Given information:

"""

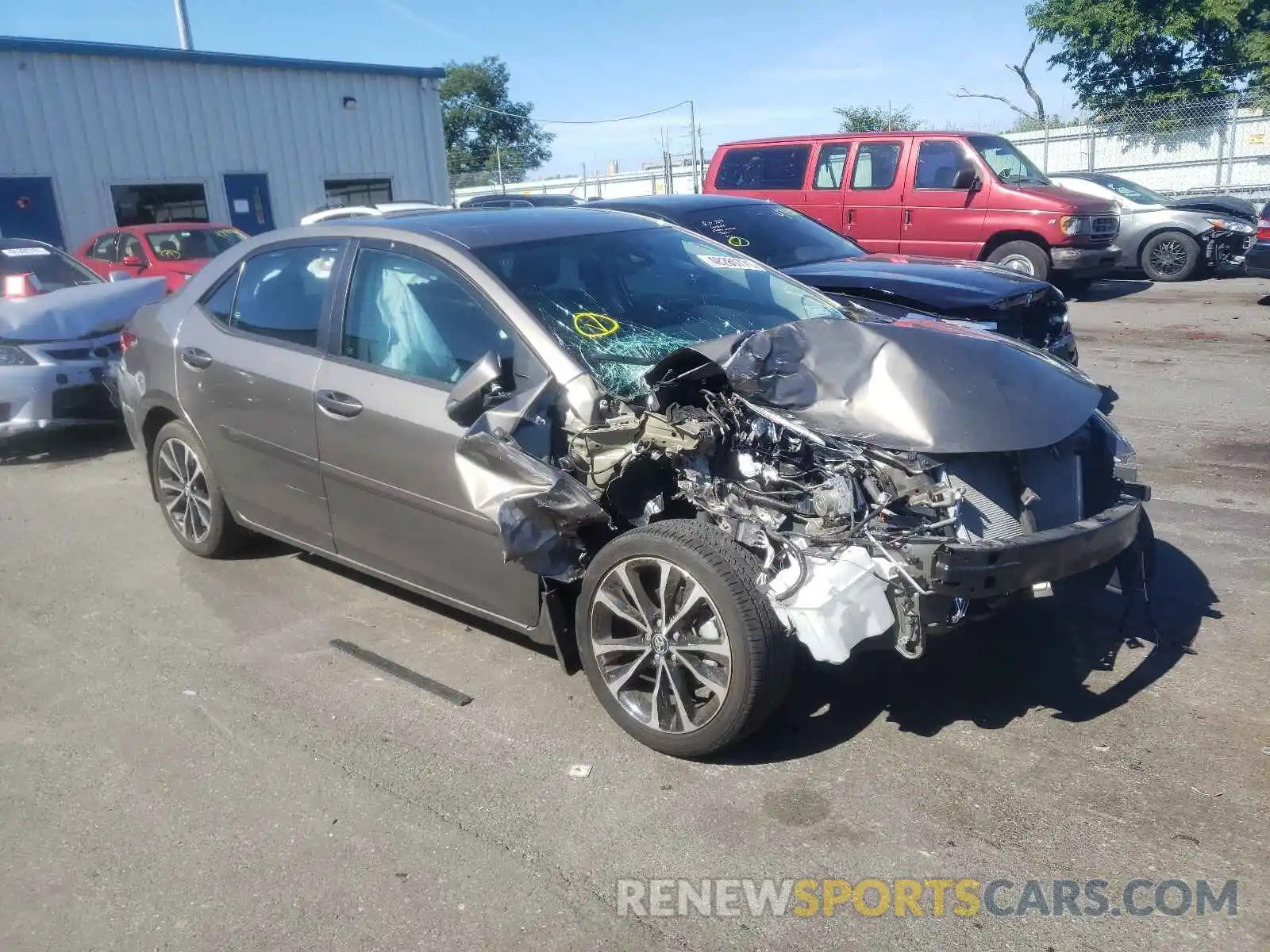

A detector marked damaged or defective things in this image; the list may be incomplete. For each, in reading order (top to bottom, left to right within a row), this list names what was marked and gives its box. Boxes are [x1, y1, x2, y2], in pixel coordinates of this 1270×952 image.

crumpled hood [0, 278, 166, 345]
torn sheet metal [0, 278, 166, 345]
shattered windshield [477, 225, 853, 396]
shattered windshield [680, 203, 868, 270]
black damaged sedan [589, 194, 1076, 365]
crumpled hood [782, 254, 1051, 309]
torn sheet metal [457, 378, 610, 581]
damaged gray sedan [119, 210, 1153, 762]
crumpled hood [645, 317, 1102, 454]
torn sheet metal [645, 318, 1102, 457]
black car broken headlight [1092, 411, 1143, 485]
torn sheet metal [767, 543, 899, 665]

"""
"""

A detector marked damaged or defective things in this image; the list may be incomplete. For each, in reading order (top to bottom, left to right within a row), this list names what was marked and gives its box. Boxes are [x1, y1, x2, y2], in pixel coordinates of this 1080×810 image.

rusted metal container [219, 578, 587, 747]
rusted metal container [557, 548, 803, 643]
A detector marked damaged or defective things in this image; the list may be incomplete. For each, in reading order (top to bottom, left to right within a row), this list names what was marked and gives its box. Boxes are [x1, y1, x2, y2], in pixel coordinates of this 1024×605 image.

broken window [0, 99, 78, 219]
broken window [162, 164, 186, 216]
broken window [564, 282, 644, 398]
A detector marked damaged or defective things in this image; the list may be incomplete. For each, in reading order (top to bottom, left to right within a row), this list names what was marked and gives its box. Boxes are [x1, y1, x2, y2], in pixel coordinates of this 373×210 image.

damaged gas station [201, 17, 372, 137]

"""
"""

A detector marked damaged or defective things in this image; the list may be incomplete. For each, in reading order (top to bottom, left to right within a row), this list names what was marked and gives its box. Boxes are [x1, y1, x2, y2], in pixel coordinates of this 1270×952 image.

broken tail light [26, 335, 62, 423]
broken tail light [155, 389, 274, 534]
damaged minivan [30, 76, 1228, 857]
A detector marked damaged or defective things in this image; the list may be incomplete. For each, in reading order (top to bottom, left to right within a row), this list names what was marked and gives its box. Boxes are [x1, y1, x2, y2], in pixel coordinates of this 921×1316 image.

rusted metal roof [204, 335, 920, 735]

"""

Written problem:
Copy out the lines starting at the one containing "this 1024×605 image." and ending at the one containing "damaged gas station [201, 17, 372, 137]", with both of those lines included.

Answer:
A detector marked damaged or defective things in this image; the list may be incomplete. For each, in reading order (top to bottom, left to right within a row), this list names what was marked and gives its box. Boxes are [x1, y1, x2, y2], in pixel coordinates of this 1024×605 image.

broken window [0, 99, 78, 219]
broken window [162, 164, 186, 216]
broken window [564, 282, 644, 398]
A detector marked damaged or defective things in this image; the list may be incomplete. For each, in reading order (top to bottom, left to right within a row), this list names what was marked and gives its box. Boxes are [x1, y1, x2, y2], in pixel coordinates of this 373×210 image.

damaged gas station [201, 17, 372, 137]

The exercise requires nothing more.